ESTRATTO DEL TESTO –

::::::

In attesa della presentazione del libro “Il fez e la Kippah”, in programma domani alle ore 21.30 nella sede del Circolo Il Nome della Rosa a Giulianova, l’autore Andrea Giacobazzi ci parla della figura di Zvi Kolitz, autore del libro “Yossl Rakover si rivolge a Dio”.

Come noto, questo best seller mondiale sul combattimento nel ghetto di Varsavia, è una delle icone culturali dell’antifascismo ebraico. Negli anni ’70 diventò quasi un testo sacro del Gush Emunin, movimento dei coloni ebrei estremisti. In America non mancò chi lo fece finire tra i “libri di preghiera” di qualche sinagoga.

Dopo la fine del conflitto Kolitz fu regista e produttore. Tra l’altro – cosa curiosa – nel 1964 fu coproduttore de “Il Vicario”, noto per il suo duro attacco alla figura di Pio XII. In realtà Papa Pacelli, già da cardinale ebbe un ruolo centrale nella stesura dell’enciclica Mit Brennender Sorge contro il razzismo nazionalsocialista e da Papa, tra le altre cose, non fece mancare il suo aiuto agli ebrei romani che rischiavano l’arresto e la deportazione.

::::::

DATI FORNITI –

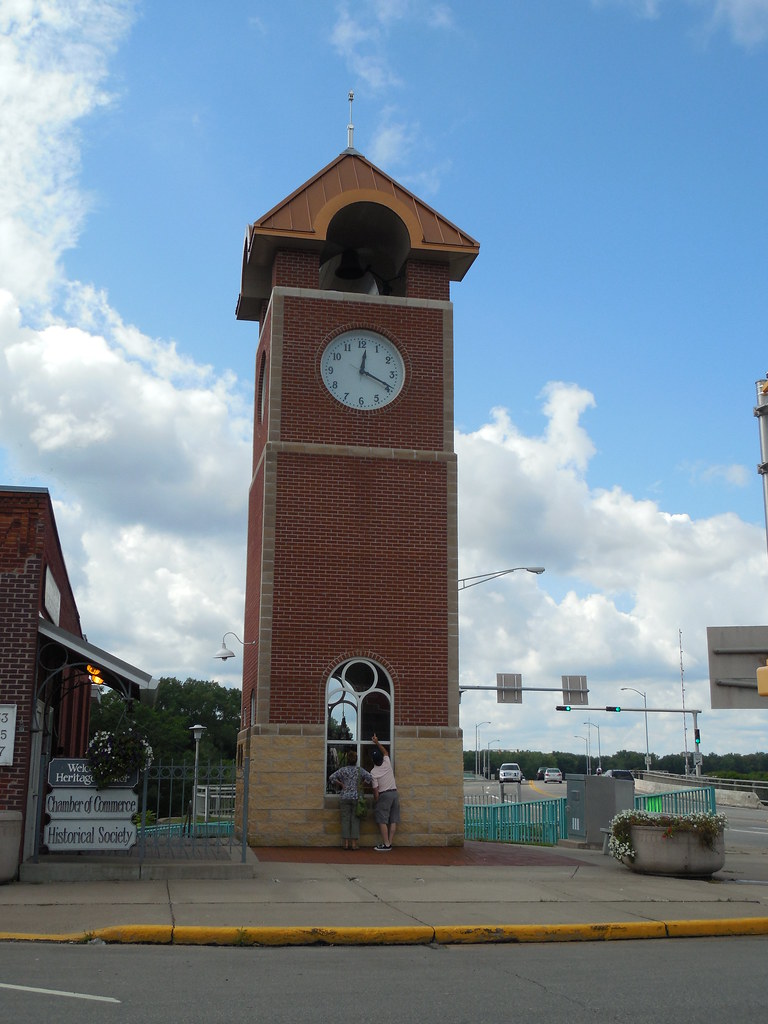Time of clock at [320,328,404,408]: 12:19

::::::

COMPITO ASSEGNATO – Prosegui l'estratto su Zvi Kolitz, ripartendo subito dopo la sua ultima frase.

RISPOSTA ALL'ESERCIZIO –
Tuttavia sono pochi quelli che conoscono gli aspetti curiosi del passato di questa icona sacra dell’antifascismo internazionale. Da giovane Kolitz fece parte del movimento sionista revisionista (“revisionista” ovvero “favorevole ad una revisione della politica sionista”: fu il movimento padre della destra israeliana). Questa importante fazione fu definita da molti – compresi diversi suoi membri – come il “fascismo del sionismo”.

Il movimento diede luogo ad una poco nota collaborazione con l’Italia fascista. Nella seconda metà degli anni ’30 presso la scuola marittima di Civitavecchia fu creato un corso di giovani revisionisti che avrebbero dovuto costituire il nerbo della futura marina d’Israele. Negli anni ’60 l’ex capo dei sionisti revisionisti italiani – Leone Carpi – scrisse un’opera dal titolo “Come e dove rinacque la Marina d’Israele. La scuola del Betar a Civitavecchia”. (Il Betar era il movimento giovanile del partito).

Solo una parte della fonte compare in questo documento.